Devlet Bakanı ve Başmüzakereci Ali Babacan, Türkiye'nin Avrupa Birliği (AB) ile yeniden müzakerelere başlaması için 27 üye ülkenin oybirliğine ihtiyaç olduğunu, olumsuz bir durum çıkması durumunda müzakerelere yeniden başlanacağını kaydetti.
Babacan, AB Komisyonu ve AB dönem başkanı Almanya'dan müzakerelere başlanması konusunda davet mektubu alındığını, kendilerinin de bu mektuba gerekli cevapları verdiğini ve neticenin beklendiğini söyledi.
Türkiye'nin AB üyeliğinde hedefin tam üyelik olduğunun altını çizen Babacan, bazen santimetre, bazen de kilometre yol katedildiğini ve sonuçta AB konusunda ilerlemelerin sağlandığını belirtti.

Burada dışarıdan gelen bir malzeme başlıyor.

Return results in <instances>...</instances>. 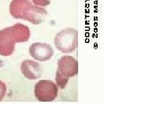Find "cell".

Ali Babacan, Bulgaristan'daki temasları esnasında Sofya'da Sheraton Otel'de iş dünyasına ve bürokrasi çevresi ile biraraya geldi. Babacan, burada yaptığı konuşmada, Türkiye'nin AB sürecinde gelinen noktayı ve bundan sonra atılacak adımlar konusunda katılımcılara bilgi verdi.
Türkiye'nin AB sürecinde, Kıbrıs'ın önplana sürülerek müzakerelerin askıya alındığını kaydeden Babacan, AB Komisyonu ve AB dönem başkanı Almanya'dan müzakerelere başlanması konusunda davet mektubu alındığını, kendilerinin de bu mektuba gerekli cevapları vererek sonuç beklendiğini söyledi.
Türkiye'nin müzakerelere başlaması için 27 üye ülkenin oybirliğine ihtiyaç olduğunu belirten Babacan, bu üye ülkelerden olumsuz bir durum çıkmaması durumunda müzakerelere yeniden başlanacağını kaydetti. Türkiye'nin AB üyeliğinde hedefin tam üyelik olduğunun altını çizen Babacan, bazen santimetre, bazen de kilometre yol katedildiğini ve sonuçta AB konusunda ilerlemelerin sağlandığını belirtti.
Kıbrıs sorunundan dolayı Türkiye'deki çocukların bakterili peynir yeme gibi bir durumda kalmalarının mümkün olmadığını aktaran Bakan Babacan, bu nedenle Türkiye'nin reformlara devam edeceğini ve halkın iyi standartlarda yaşamaya hakkı olduğunu belirtti. Türkiye'nin daha fazla beklemeye tahammülü olmadığının altını çizen Ali Babacan, hükümet olarak çizdikleri yolda ilerlemeye devam ettiklerini ve AB reformları dışında da reformları gerçekleştirmeye devam edeceklerini aktardı.
AB'nin genişlemesinin vatandaşlara olumsuz yönde bilgilendirildiğini ifade eden Bakan, genişlemeden dolayı işsizliğin arttığı, büyümenin gerilediği gibi bilgilerin verildiğini, ancak Türkiye'nin bunlara inanmadığını vurguladı.
"AB VATANDAŞLARI TÜRKİYE'Yİ YETERİNCE TANIMIYOR"
Konferansta, 'AB vatandaşlarının Türkiye'nin üyeliğe karşı olmalarına karşı nasıl bir önlem alınacağı' yönündeki soruya Bakan Babacan, bunun sebebinin vatandaşların Türkiye'yi iyi tanımamasından kaynaklandığını belirterek karşılık verdi.
Türkiye'ye gelenler ile gelmeyenler arasındaki desteğin çok farklı olduğunu ifade eden Bakan, bu sorunun iletişimin geliştirilmesi ve diyalog ile çözülebileceğini belirtti.
Babacan, bu konunun gençlik programlarına ağırlık verilmesi ve üniversite öğrencilerinin Türkiye'yi daha yakından tanıması ile aşılabileceğinin kaydetti.
AB'nin Türkiye'nin nüfusu bakımından endişe ettiğine de değinen Bakan Babacan, Türkiye'nin AB üyesi olması durumunda Almanya'dan sonra AB'de ikinici en büyük nüfusa sahip ülke olacağını ve bundan AB ülkelerinin endişe duyduğunu aktardı. Ancak AB'nin burada bir seçim yaparak sadece kendi vatandaşlarını seçme veya AB'yi Türk vatandaşlarına açma gibi bir tercih yapmak durumunda olduğunun ifade eden Bakan, "Bize göre Türk vatandaşlarına kapılarını açarsa bundan olumsuz değil yapılacak ortak çalışmalar ile AB'nin gelişimine katkı sağlanacağına eminiz" dedi.